● Instrucción dada
Reproduzca literalmente el fragmento del texto sobre la Concertación que comienza en "Desde antes de" y termina en "desconfiar de ambos.".

● Texto proporcionado
════════

La misma Concertación de 1999, que diez años antes había conquistado el poder, y que ahora se veía amenazada de perderlo, lo había hecho en complicidad con “la gente”, con la prensa opositora. La intención de Lagos no era mala. Es más: era necesaria. Sólo que se quedó en lo discursivo. No era malo escuchar de nuevo a “la gente”, porque, como era de suponer, esa “gente” tenía mucho que decir. Sin embargo, a esas alturas, hablar de “gente” en vez de “pueblo”, resultaba más conveniente, era menos marxista, menos revolucionario, menos conflictivo, más conciliador. Y “la gente” tuvo que esperar otro poco. Y otro más.

Desde antes de 1999, “la gente” –el pueblo–, ya venía pidiéndole auxilio a la Concertación. Eran gritos desesperados que casi nadie escuchó. Ya el mercado se había instalado como eje rector de la sociedad civil, y el miedo a las armas de fuego había sido reemplazado por el miedo a perderlo todo, a manos del consumismo obligado. Ya la promesa de instalar en Chile un estado de bienestar, similar al que deslumbró a los vencedores en el exilio, había sido reemplazada por el estado de indefensión en que quedó el pueblo, tras la consolidación del modelo económico de la dictadura, validado por la nueva democracia. Ya nadie confiaba en la política, en los políticos; ella y ellos le hicieron suficientes desaires a “la gente” como desconfiar de ambos.

Cuando en 2011 “la gente” salió a las calles en forma de movimiento social, los políticos –esta vez de todos lados– no tuvieron más que constatar que necesitaban una urgente visita al otorrino, y unos cuantos, al oftalmólogo. Para variar, nadie escuchaba las demandas sociales; otros sólo veían “desmanes” por televisión. Nadie entendía lo que estaba ocurriendo en sus narices. La propia Concertación, confiada sólo en el retorno de su única figura con posibilidades de ganar la presidencial de 2013, y ahora difuminada en una oposición desorientada, hasta hoy parece no haber aprendido la lección de Lagos.

¿Qué hacer para superar esta dictadura constitucional?, ¿qué hacer para recuperar la soberanía popular que en 1988 derrotó a Pinochet?

La oposición a Piñera quiere recuperar el poder, pero aún no tiene claro qué hacer con él, ni hacía dónde dirigir el timón de la nave. ¿La razón? En 1988 la entonces Concertación estaba constituida por 17 partidos políticos, ello daba cuenta de un nivel de legitimidad y representatividad superlativo. Una vez en el poder, la coalición se redujo a cuatro partidos, y lo que es peor, el número y legitimidad de sus dirigentes, devino en un club privado de amigos. A aquella caravana no sólo se le acabó el combustible, también fue dejando sus pasajeros a la deriva. Y éstos no tuvieron más que continuar a pie.

════════

● Datos
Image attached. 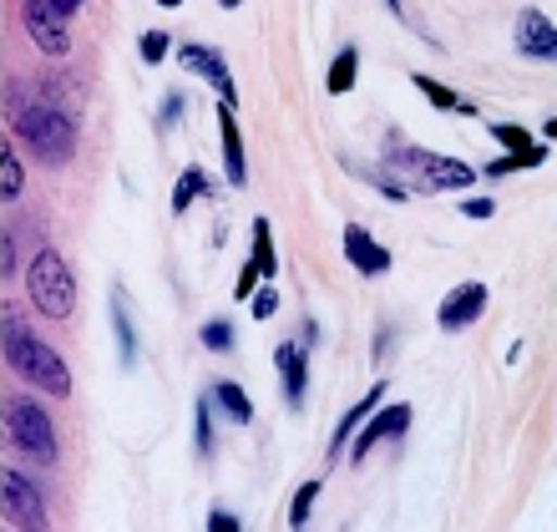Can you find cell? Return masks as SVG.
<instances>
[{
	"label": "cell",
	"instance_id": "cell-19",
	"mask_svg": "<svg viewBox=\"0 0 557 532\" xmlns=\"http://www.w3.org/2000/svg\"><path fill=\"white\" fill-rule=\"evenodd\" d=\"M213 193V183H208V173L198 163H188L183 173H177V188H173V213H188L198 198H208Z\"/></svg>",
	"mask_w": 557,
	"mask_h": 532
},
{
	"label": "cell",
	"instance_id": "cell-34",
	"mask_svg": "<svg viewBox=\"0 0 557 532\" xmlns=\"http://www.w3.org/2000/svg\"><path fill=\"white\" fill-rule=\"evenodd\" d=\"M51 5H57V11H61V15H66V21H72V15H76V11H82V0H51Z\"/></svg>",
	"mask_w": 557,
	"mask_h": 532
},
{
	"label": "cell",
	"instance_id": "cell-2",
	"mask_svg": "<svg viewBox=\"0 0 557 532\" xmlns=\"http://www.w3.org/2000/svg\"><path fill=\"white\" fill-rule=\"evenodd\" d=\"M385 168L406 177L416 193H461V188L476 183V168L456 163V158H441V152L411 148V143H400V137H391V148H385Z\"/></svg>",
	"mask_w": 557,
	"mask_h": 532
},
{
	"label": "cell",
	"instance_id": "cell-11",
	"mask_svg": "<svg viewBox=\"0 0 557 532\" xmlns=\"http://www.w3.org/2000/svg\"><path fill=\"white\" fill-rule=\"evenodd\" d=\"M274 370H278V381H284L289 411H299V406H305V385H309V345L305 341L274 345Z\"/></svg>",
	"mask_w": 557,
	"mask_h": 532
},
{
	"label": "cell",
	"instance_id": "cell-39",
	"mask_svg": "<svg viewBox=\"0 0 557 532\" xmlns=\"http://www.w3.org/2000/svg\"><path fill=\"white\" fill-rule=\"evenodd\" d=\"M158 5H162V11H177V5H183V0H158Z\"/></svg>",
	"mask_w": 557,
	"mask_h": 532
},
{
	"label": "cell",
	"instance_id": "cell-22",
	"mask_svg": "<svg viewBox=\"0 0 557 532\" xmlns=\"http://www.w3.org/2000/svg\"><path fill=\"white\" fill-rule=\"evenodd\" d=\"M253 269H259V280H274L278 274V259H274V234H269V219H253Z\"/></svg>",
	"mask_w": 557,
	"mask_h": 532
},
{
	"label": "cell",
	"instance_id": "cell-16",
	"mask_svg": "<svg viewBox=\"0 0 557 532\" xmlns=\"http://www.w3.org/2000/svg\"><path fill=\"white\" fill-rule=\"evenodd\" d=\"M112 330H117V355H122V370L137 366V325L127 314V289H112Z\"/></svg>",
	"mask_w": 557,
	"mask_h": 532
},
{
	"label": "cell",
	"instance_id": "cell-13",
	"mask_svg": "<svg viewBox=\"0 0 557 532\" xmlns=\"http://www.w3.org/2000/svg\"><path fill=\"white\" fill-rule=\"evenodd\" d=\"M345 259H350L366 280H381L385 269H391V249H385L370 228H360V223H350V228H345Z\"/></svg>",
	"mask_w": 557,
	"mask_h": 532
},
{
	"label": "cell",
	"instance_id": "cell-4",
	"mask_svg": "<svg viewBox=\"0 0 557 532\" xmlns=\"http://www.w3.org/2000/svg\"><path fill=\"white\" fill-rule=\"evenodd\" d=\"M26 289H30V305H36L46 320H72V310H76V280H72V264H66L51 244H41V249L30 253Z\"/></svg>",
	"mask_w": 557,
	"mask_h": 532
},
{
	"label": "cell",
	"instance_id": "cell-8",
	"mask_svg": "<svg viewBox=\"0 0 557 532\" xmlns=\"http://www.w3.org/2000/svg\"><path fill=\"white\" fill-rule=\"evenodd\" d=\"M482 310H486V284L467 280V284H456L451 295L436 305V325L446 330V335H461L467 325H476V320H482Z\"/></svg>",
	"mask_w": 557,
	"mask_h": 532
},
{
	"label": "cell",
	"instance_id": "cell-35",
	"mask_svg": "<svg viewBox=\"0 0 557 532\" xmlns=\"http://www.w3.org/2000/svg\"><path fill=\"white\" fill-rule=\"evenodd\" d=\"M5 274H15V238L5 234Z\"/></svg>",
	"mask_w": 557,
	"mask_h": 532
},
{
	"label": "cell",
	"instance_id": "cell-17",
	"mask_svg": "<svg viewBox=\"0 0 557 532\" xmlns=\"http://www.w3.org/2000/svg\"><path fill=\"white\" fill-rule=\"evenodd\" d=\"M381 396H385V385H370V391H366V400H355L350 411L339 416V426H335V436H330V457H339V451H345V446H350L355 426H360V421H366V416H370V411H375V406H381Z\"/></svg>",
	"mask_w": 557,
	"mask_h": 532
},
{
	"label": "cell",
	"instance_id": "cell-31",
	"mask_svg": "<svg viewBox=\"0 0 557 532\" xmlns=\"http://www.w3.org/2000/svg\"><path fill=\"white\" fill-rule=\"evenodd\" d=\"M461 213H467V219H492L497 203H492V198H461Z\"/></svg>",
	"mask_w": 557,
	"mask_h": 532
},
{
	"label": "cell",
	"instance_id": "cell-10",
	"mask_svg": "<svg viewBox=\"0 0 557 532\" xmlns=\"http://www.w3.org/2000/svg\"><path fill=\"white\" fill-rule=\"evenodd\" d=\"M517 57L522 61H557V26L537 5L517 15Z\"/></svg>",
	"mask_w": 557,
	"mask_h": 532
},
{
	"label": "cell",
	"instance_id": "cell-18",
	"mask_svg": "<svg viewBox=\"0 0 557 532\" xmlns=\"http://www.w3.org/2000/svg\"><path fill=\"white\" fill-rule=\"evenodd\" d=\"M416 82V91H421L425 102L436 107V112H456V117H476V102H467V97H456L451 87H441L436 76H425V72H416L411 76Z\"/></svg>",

════════

● Respuesta
Desde antes de 1999, “la gente” –el pueblo–, ya venía pidiéndole auxilio a la Concertación. Eran gritos desesperados que casi nadie escuchó. Ya el mercado se había instalado como eje rector de la sociedad civil, y el miedo a las armas de fuego había sido reemplazado por el miedo a perderlo todo, a manos del consumismo obligado. Ya la promesa de instalar en Chile un estado de bienestar, similar al que deslumbró a los vencedores en el exilio, había sido reemplazada por el estado de indefensión en que quedó el pueblo, tras la consolidación del modelo económico de la dictadura, validado por la nueva democracia. Ya nadie confiaba en la política, en los políticos; ella y ellos le hicieron suficientes desaires a “la gente” como desconfiar de ambos.